I frequently joke that I prefer coaching other people through career and life changes vs. going through them myself.

Change can lead to opportunity, but change also can be disruptive and downright scary.

Actually, disruptive is virtually guaranteed. Because if things aren’t the same anymore (i.e., have changed), they’ve been disrupted.

It recently occurred to me the primary reason I am stuck and not seeing changes in my life that I keep telling myself I want is because I also want to maintain control, and think I should be able to influence how change comes into my life.

Picture me at a 12-step meeting raising my hand saying, “Hi, I’m Catherine and I’m a control freak.”

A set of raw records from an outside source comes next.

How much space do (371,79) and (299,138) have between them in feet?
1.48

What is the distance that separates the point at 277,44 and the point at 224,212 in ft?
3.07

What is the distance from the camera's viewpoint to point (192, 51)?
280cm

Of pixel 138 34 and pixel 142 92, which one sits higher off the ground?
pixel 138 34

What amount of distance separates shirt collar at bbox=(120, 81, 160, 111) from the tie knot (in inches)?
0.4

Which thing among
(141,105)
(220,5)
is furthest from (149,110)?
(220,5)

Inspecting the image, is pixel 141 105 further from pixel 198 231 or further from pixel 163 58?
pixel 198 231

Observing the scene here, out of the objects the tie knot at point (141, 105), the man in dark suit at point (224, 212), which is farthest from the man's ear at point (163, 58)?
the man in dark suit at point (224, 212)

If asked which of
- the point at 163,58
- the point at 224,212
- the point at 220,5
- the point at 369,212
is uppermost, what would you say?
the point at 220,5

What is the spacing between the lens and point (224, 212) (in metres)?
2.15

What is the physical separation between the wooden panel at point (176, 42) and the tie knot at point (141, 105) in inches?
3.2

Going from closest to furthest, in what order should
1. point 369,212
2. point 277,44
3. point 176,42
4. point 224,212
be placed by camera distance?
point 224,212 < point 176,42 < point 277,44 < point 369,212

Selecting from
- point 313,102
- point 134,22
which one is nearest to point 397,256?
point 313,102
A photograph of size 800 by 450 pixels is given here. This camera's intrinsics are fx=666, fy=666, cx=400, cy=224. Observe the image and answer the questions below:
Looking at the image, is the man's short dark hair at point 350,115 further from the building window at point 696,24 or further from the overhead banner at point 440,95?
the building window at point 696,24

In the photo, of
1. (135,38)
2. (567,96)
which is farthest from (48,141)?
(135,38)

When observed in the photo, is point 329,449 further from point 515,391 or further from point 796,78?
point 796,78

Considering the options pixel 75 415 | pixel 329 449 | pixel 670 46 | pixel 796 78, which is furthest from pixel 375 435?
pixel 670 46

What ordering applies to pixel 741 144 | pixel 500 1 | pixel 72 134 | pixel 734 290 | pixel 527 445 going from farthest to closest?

You may be laughing thinking that none of us really have control over our lives, and I might grudgingly agree. But some of you, like me, might be holding tightly onto your illusion of control.

It’s comforting to think you can gently unwrap your new and significantly improved version of yourself or your business, but generally that’s not the way change works.

Competing priorities

Your priorities will shift at different points in your life or your business. If you have recently been ill, your top priority may be getting rest and recovering.

If you are in the middle of a big launch, you may sacrifice a little sleep to work on your marketing funnel, landing page, shopping cart, etc. Creating any change in your life is unlikely to work because the timing is wrong and the launch is your highest priority.

After the launch, you can work on creating changes and new habits.

Cross-purposes

According to Merriam-Webster — cross-purpose: a purpose usually unintentionally contrary to another purpose of oneself or of someone or something else — usually used in plural the two were always working at cross-purposes.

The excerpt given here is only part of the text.